The ocean went on forever. Distant whalesong echoed in the depths, and the prickling heartbeats of countless marine creatures. Carol called out at intervals, broadcasting her thoughts to anyone who could hear them.

But no one did.

At least, nobody responded.

Where were they? How far did Maggie's tracking magic go? She couldn't sense any land masses ahead—nowhere for Lance and Keeley to have landed after the plane went down.

But if Maggie could track her uncle across a whole continent…

She couldn't swim that far in one day. And—panic beat through the human part of her as her shark loomed emotionless in the water. What if she went too far? What if she couldn't find Moss and Maggie again?

What if—

A strange warmth suffused her. Like a door opening and letting in the full heat of the afternoon sun.

* Carol?*

Oh god, it was Moss. That was what his mind felt like to her, even before she knew it was him.

Like someone coming home to her.

* Hey,* she replied, as though the world wasn't crumbling all around her.

* Maggie's waking up.*

Oh, shit. * I'll come back now. Though—I'm far away, it'll take me a while—*

*I'll keep her entertained.*

She turned back, disappointment clinging to her conscience. It had been a slim hope, but not reaching Lance and Keeley, not finding any trace of land or coast that she recognized—something in her had really been holding on to that hope, no matter how slim it was.

Which was ridiculous. Had she really expected that there would be an underwater road sign saying Civilization, Just A Few Miles Over There, Friends and Family Included ? Or—no.

No. That wasn't why the little candleflame of hope had flickered out. Despite everything, part of her had hoped her shark might rise to the occasion.

Instead, there was only her, and the stumbling sensation of steering her shark's body all by herself.

And Moss, who felt like sunlight reaching her soul.

It must have been hours later that she reached the shallows and staggered back into her human body. Her clothes were still dry, above the high-tide line, and she pulled them on haphazardly, reaching towards the cave with her mind.

* Moss? Maggie?*

"Pree-ee!" Maggie trilled back. Happily. A tightness in her chest eased. She might not have found out where they were, or solved her personal problems with her shark, but no crying baby dragons still counted as a win.

She rounded the boulders that hid their little cave, and her heart leapt into her throat.

Moss was sitting alongside the fire, with Maggie beside him. His head was bent towards hers, listening intently to whatever she was crooning. By the occasional wince, he was listening to her psychic monologue as well.

But that wasn't what made Carol feel as though she'd walked into a dream.

They were looking at the dragon eggs.
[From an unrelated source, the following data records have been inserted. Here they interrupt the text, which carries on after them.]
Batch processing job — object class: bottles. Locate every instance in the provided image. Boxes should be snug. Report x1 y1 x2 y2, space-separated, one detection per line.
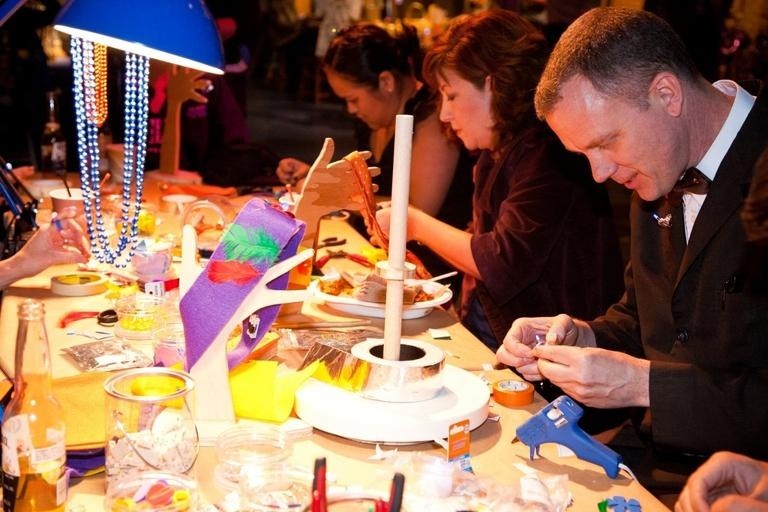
41 92 67 178
1 301 69 512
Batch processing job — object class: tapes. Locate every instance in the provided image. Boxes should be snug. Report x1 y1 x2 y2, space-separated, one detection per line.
49 272 108 297
493 380 535 407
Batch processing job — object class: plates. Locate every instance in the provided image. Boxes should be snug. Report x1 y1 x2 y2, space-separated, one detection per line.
310 270 456 321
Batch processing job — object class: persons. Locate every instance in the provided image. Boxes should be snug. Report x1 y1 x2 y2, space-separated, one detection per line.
217 19 253 149
496 7 767 503
364 9 624 346
278 25 476 297
0 0 153 170
279 27 305 99
1 205 93 287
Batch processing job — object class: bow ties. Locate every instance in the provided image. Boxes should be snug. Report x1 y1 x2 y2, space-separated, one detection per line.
664 165 712 204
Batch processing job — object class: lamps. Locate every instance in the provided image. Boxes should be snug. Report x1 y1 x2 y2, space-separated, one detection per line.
53 1 228 80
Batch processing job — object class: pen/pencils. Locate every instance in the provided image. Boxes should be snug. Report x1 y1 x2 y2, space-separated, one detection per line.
110 268 150 293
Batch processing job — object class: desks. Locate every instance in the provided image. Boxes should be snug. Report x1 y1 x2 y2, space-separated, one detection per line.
2 177 674 512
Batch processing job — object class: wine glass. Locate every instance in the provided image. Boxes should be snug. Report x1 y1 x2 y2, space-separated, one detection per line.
105 367 200 478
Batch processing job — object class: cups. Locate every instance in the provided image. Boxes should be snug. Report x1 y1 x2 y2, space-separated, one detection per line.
109 143 137 184
134 242 171 276
212 421 295 507
154 331 186 369
47 188 96 248
161 193 198 217
113 297 168 331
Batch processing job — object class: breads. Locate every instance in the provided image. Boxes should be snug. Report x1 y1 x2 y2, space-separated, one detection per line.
358 274 423 306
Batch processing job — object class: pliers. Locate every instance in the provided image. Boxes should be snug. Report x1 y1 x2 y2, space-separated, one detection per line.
317 237 346 248
316 250 372 269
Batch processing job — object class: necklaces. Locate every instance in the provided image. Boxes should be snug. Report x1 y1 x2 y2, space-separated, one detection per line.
68 35 149 269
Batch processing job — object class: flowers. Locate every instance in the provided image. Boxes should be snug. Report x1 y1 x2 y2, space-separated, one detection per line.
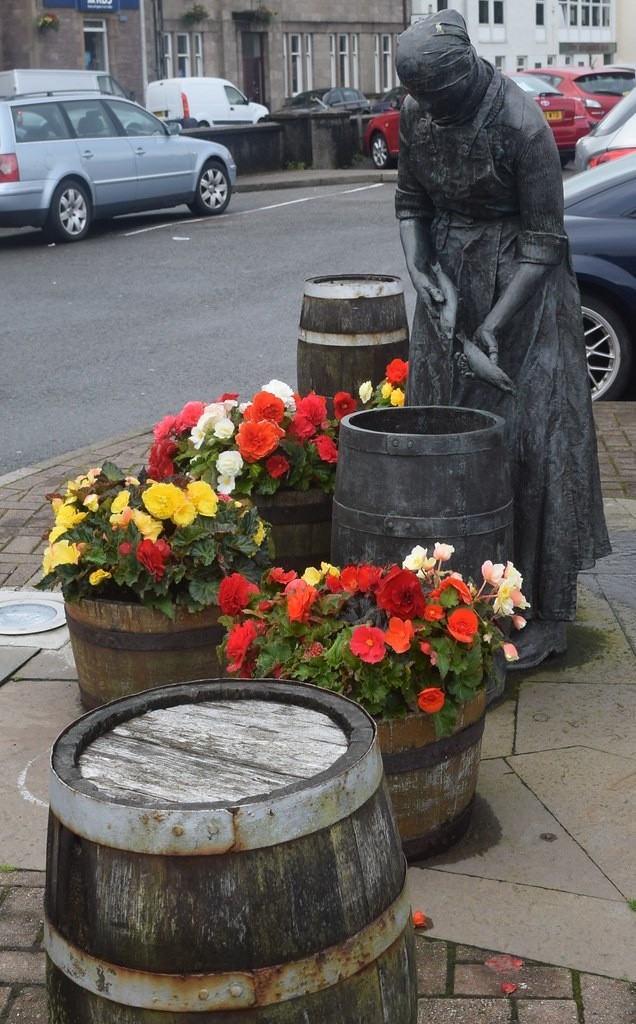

Maggie was chittering instructions, which Moss was doing his best to follow. He shaped sand into soft beds next to the fire and tucked each egg into place, stopping after each movement to check with Maggie whether he was doing the right thing. She peeped and whistled, content that her every whim was being followed, and for a moment, Carol couldn't breathe.

Moss was a gentle giant. She already knew that about him. He knew how big he was and took care to move gently through the world. He noticed the details; she knew that as well. He had made sure she and Maggie were warm and fed, even if he couldn't promise they were safe. He even put up with Maggie's bad attitude. She'd known guys who weren't that understanding with human-shaped kids. But not him.

Her stomach twisted. He'd appeared out of nowhere, sure. He was hiding something from her, and she was starting to suspect what it was.

But look at him. Playing babysitter to an opinionated baby dragon. Listening to her whistle lullabies to her unhatched siblings.

How could she do anything but love him?

But there were limits to how good anyone could be. And the longer she put it off, the worse it got.

She had to tell him the truth.

"Hey, you two," she said, her voice as awkward as her footing as she crouched beside them. Her human body felt as unwieldy as her shark form, lurching through air too thin to hold it up. The glow at the edges of her vision—was that a migraine? Was she going to faint?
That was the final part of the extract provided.